Imagine wanting to get on an airplane and having to choose between two pilots, one having flown for 30 hours and another having flown 100 hours but exclusively in a flight simulator, and you have vicariously experienced what this book is about: simulation, a method of scientific discovery whose proponents still have to fight battles on all fronts, for example, validity, correctness, and reuse.

Science at large is not only occupied with providing insight in nature, but erroneously seems to have a concomitant intrinsic obligation to compare any intelligent behavior to humans. To dispel this antiquated notion, the author discusses John Searle’s Chinese room thought experiment in chapter 1. But in contradistinction to Searle, who claims that a person not knowing Chinese but having unlimited access to instructions on how to behave as if he were a native speaker can never be said to really understand Chinese, the author believes that there are good reasons to assume that such a person can indeed be said to understand the language. Searle’s argument can be unhinged by pointing to the fact that it is the function of language in a given discourse and not the intentionality derived from a biological notion of understanding that enables programs to think [1].

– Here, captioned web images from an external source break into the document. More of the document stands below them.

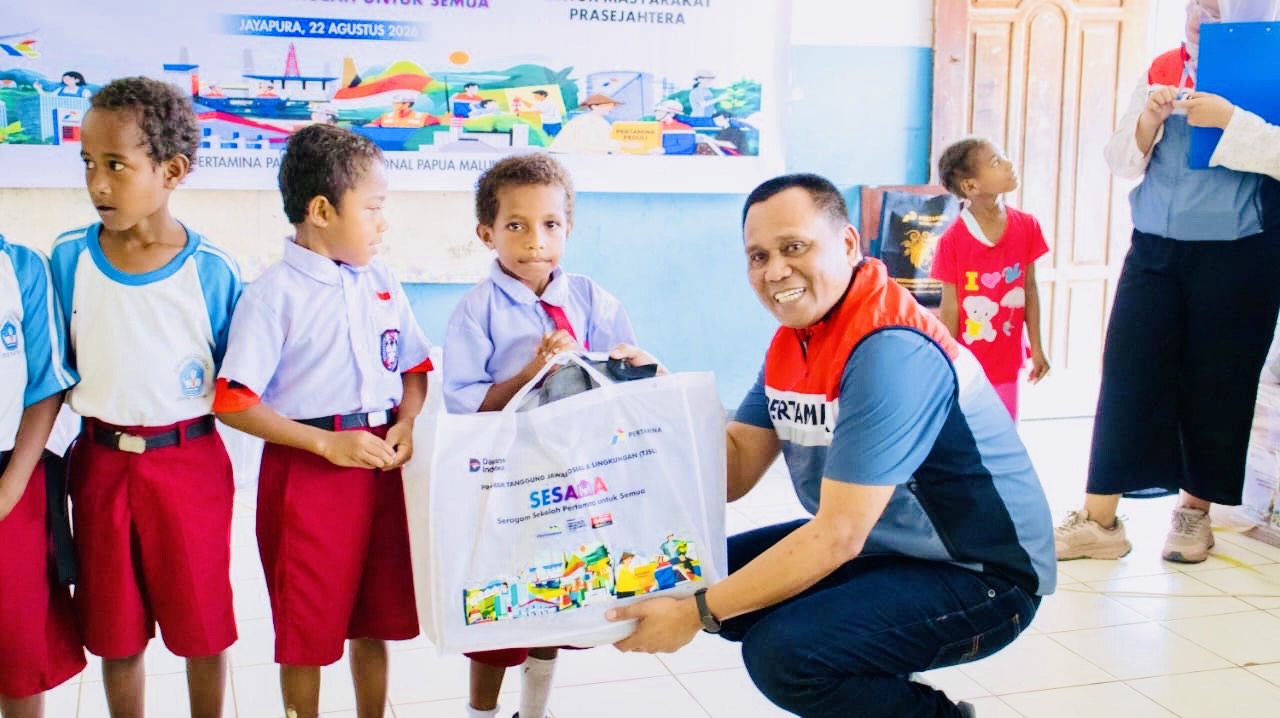 Pertamina Bagikan Seragam dan Sepatu Sekolah untuk Anak-Anak Doromena di Jayapura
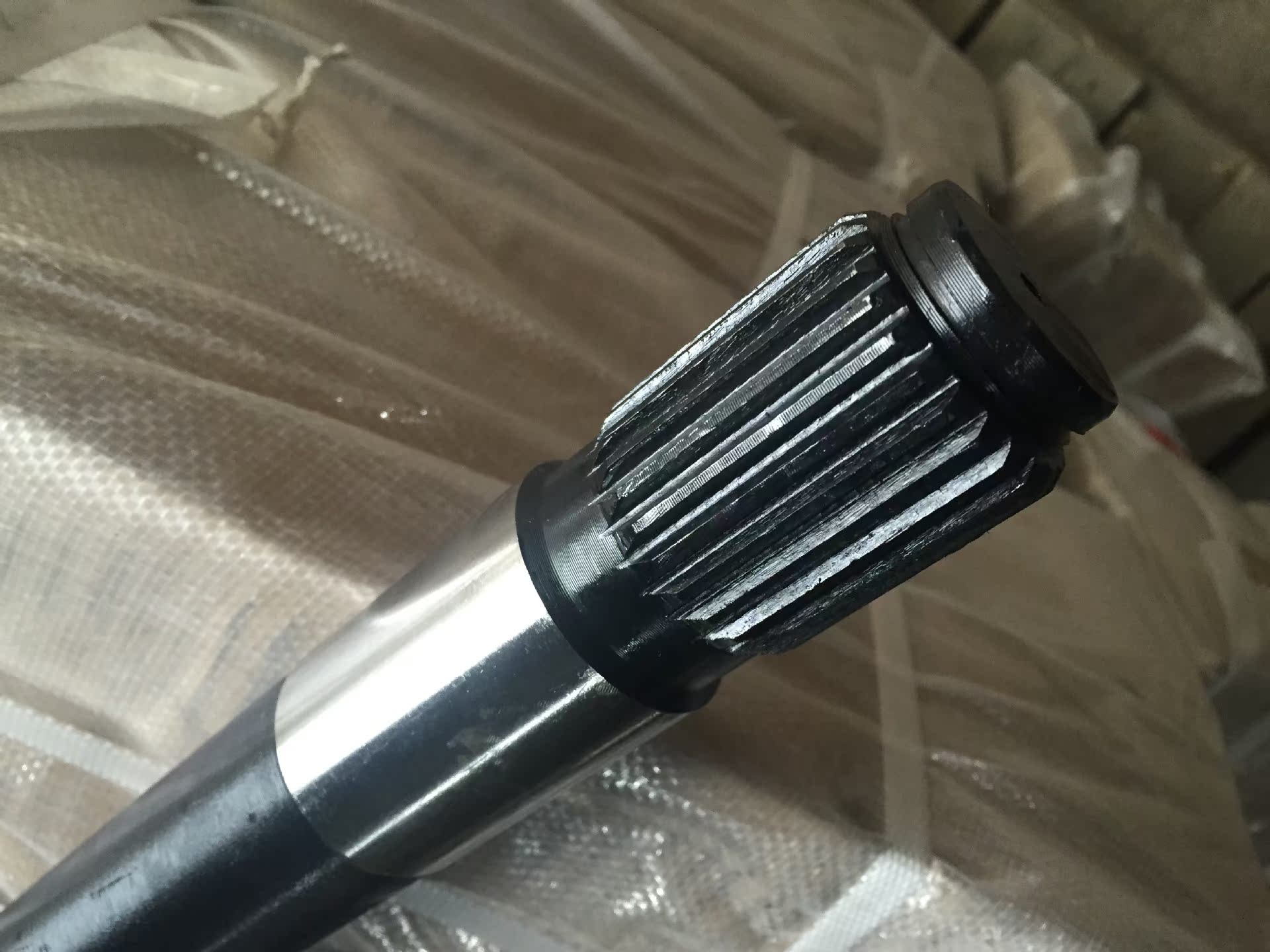 北方奔驰 后制动凸轮轴 a6234230136 0304230436 brake camshaft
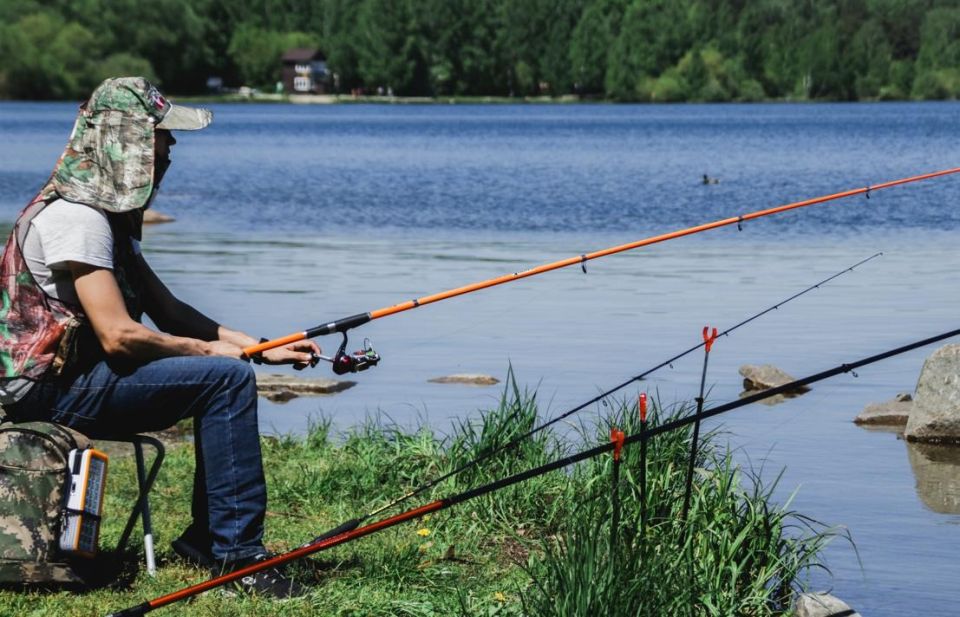 Что берем с собой на летнюю рыбалку: рассказывает рыбак с тридцатилетним стажем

Apart from being part of metaphysical arguments, simulation is an important part of scientific discovery. While mathematical models provide a top-down approach to inquiries and employ differential equations, simulation, especially if it is agent-based, can lead to surprising results when investigating complex systems by unlocking emergent properties that are dependent on the roles of each agent.

While chapter 1 lays the scientific and metaphysical groundwork for the book and delineates limitations and criticism of simulation, chapter 2 serves as an introduction to evolutionary computing, including genetic programming, algorithms, and interactive evolutionary computation.

Chapter 3 explains the Swarm modeling platform invented at the Santa Fe Institute and available for download under the open system licensing to test hypotheses faster, cheaper, better, and, above all, more consistently. Swarm is both a common language and an organizing framework for establishing agent-based modeling as a relevant tool for scientific investigations. Swarm consists of an object-oriented collection of active agents that interact with each other in a specific environment. Each such scenario can be based on an already built scene or on a newly (or to be) developed one. The author emphasizes that Swarm, with all of its potential for modeling phenomena, is but one simulation platform for agent-based modeling.

Chapter 4 uses genetic algorithms for evolutionary modeling. Simulation examples include sexual selection to explain the striking beauty of some animals, the prisoner’s dilemma, and an extended version of it: the iterative prisoner’s dilemma, which includes repeats of the experiment with the same participants. Chapter 5 is all about ants: trail simulation, ant colony optimization, and cooperative behavior among ants. Chapter 6 deals with the flocking behavior of birds and fish. Chapter 7 discusses cellular automata, including Game of Life, the Turing model, traffic simulation, and others. Chapter 8, the final chapter, discusses the importance of bottom-up simulation.

The book is very readable and contains great illustrations. Each chapter summarizes the problems addressed and the current state of the art, and eases into a detailed discussion on why agent-based modeling sheds new light on the topic at hand. The author performs a difficult task gracefully: he explains just enough for the reader to grasp the essence of a problem, while the bulk of the chapter is spent demonstrating the relevance of agent-based modeling in addressing it.

This is not an introductory book for agent-based modeling at large, even though the author recaps the essential parts of scientific theory at the beginning of each chapter for convenience. It is a collection of multidisciplinary overviews of how to employ agent-based modeling using Swarm as but one example of a modeling language dealing with artificial intelligence, artificial life, genetic algorithms, and other topics, and the prime issues and challenges these subject areas address, such as the traveling salesman problem and the prisoner’s dilemma.

In order to benefit from this book, the reader should be comfortable dealing with algorithms and should already have a theoretical and working knowledge of many of the topics covered. The author concludes: “This book would immensely contribute to research in the fields of complex system and artificial life.” It has certainly done that.